Are Feeder Judges Unusually Ideological? If So, Why?

In the latest issue of the Green Bag, David Garrow has a very interesting discussion of the ideological leanings of feeder judges and the impact they may have on the internal workings of the Supreme Court.  (Feeder judges, for those unfamiliar with the term, are lower court judges whose clerks often go on to clerk for the Supreme Court.)  Garrow notes that many feeder judges are considerably more ideological -- that is, less politically centrist -- than is typical for appellate judges.  Garrow writes:

[I]n recent decades virtually every [feeder judge] has been either exceptionally liberal or highly conservative and almost none have been politically difficult to pigeonhole.

For instance, the D.C. Circuit has long enjoyed an overall numerical advantage, but why is it that judges Silberman, Sentelle, and Williams, just like judges Bazelon, Wright and Mikva in earlier years, score far above equally well-respected but ideologically moderate jurists like Judith W. Rogers? Similarly, in a national context, why have judges Luttig and Kozinski topped the charts rather than say judges Michael Boudin, Pierre Leval, and the late Edward Becker? The explanation is not that the Fourth and Ninth Circuits have decidedly stronger reputations than the First, Second, or Third, nor that clerks to judges like Silberman are decidedly more able than clerks to a Boudin or Leval. If instead the real answer is simply that multiple justices have closer personal ties to judges like Luttig, Silberman and Kozinski than Rogers, Boudin, and Becker, then the justices have only themselves to blame for a "clerk force" whose political loyalties are far more partisan than was the case in earlier decades when clerks did not undergo the ideological socialization that they now receive during their appellate clerkships.

══════════

→ **Aim**: Continue the piece on the ideological leanings of feeder judges, starting after its final sentence.

══════════

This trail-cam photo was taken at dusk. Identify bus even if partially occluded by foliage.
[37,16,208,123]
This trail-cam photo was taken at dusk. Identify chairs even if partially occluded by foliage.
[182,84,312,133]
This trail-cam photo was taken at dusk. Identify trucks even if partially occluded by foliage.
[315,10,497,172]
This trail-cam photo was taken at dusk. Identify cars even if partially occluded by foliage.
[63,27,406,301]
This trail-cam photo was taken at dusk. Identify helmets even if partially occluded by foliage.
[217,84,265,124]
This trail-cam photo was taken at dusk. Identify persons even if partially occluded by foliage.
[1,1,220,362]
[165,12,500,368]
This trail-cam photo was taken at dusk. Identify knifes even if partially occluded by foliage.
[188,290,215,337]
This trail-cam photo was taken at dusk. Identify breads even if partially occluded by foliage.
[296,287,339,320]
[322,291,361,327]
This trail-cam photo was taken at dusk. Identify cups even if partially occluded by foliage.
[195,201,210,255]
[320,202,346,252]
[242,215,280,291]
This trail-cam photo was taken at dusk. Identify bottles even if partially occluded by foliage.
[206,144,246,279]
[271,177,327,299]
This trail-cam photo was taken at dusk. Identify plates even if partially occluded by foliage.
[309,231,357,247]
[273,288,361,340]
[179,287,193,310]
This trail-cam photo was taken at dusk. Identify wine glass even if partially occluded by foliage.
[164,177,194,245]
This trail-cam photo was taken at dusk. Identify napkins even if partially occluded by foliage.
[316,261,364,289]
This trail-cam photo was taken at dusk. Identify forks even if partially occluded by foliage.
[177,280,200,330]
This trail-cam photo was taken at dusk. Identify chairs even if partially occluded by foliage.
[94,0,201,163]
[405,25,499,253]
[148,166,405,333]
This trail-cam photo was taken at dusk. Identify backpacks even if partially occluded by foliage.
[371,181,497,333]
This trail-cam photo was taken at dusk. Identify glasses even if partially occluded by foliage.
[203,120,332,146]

══════════

→ **Expected answer**:
Garrow speculates that training by ideological feeder judges has created a more ideological Supreme Court.  The dynamic, Garrow suggests, is that feeder judges train law clerks to wage ideological battle.  Those clerks naturally take the same approach when they get to the Supreme Court:

Law clerks who come to the Supreme Court already socialized into a highly political and ideologically oriented view of appellate decision-making may not best serve either their justice or the Court. Instead they may be predisposed toward what Judge Posner rightly calls the "disreputably partisan" behavior so richly documented in case files from Justice Blackmun's latter years on the Court.

I suspect Garrow has an exagerrated sense of how much court of appeals judges influence their clerks.  Most appellate clerks have some pretty settled ideas about the law before they  start their clerkships.   At the same time, the ideology of feeder judges may be important because judges often prefer to hire clerks with views roughly similar to their own.  It seems plausible to say that if feeder judges are unusually ideological, on average they will probably tend to hire clerks that are pretty ideological; if feeder judges are more centrist, on average they will probably tend to hire clerks that are more centrist.  Exceptions exist, obviously, but this seems like a decent rule of thumb.

So are feeder judges more ideological than most?   That may be right, although the evidence is more mixed than Garrow lets on.   For example, Judge Kozinski doesn't fit well along the left-right axis; his libertarian leanings make him "conservative" in some areas and "liberal" in others. (I must know 20 or 30 Kozinski clerks, and on the whole they're pretty hard to pigeonhole politically.)  To the extent Garrow's point is right,  I suspect there are a bunch of possible expanations.  First, part of it is probably just a coincidence, the result of close personal connections between Justices and particular judges.  (For example, Judge Luttig clerked for Scalia and helped Thomas prepare for his confirmation hearings.) Second, Presidents looking to move the courts to their side have an incentive to put bright, young, connected, and politically predictable nominees on the circuit courts; those bright judges are more likely to become feeder judges.  Third, some Justices may want clerks with a particular set of views, as the Justices may have those views, too.   Finally, successful feeders are often natural lobbyists who try to "sell" their clerks to the Justices. Perhaps a rough correlation exists between perceived ideology and willingness to pursue the sale.

UPDATE: Garrow's piece is now online here, thanks to Howard Bashman.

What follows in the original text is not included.